1861 U.S. Custom House Architectural Details

The U. S. Custom House, then one of the grandest public buildings in Texas, appears in an engraving from the 1880s.

No. 5 on the Places to Visit Map.

The U.S Custom House in Galveston is a simply-detailed classical revival two-story brick building located near the boundaries of Galveston’s Downtown and the residential East End Historic District, not far from the waterfront. The most notable features are the projecting double gallery on the west façade and the inset double galleries on the longer, north and south façades. The exterior walls are hand-fired, red-brown bricks with tan bricks used as accents around the corners and doorjambs. The prominent location at the southeast corner of 20th and Post Office Streets emphasizes its importance to Galveston’s shipping-based economy.
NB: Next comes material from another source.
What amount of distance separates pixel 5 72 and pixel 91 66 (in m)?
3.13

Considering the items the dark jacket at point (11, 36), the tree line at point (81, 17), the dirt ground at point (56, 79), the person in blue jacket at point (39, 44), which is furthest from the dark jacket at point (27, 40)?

The emblem of the United States was worked into the second-floor pediments of the U.S Custom House, a designation shortly to be contested by war.

Nearly all the original decorative elements on the exterior of the building are cast-iron including column, cornices, balustrades, dentils, entablatures and window architraves. These elements, from the specifications and designs of the original architect Ammi B. Young, were made in New York and shipped to Galveston. The first-story galleries have Ionic columns set on a granite base. An entablature extends completely around the building separating the first and second floors. The piano nobile is larger in height, and the galleries contain taller, Corinthian columns and a cast-iron balustrade. A classically- inspired balustrade caps the building.

Both Ionic and Corinthian colums were employed in the classically-inspired design of the Custom House galleries.

The interior of the building is H-shaped in plan and was originally designed to provide space for the Customs Service and the Post Office. Extant original elements include the elaborate cast-iron, double-return stair leading to the second floor. The stairs’ ornamental newel posts have an acanthus motif and fluted shafts set on octagonal bases. The cast-iron risers are pierced with a circular fret design.

Like the exterior ironwork, the grand staircase on the north entrance to the Custom House was shipped, ready to assemble, from the New York.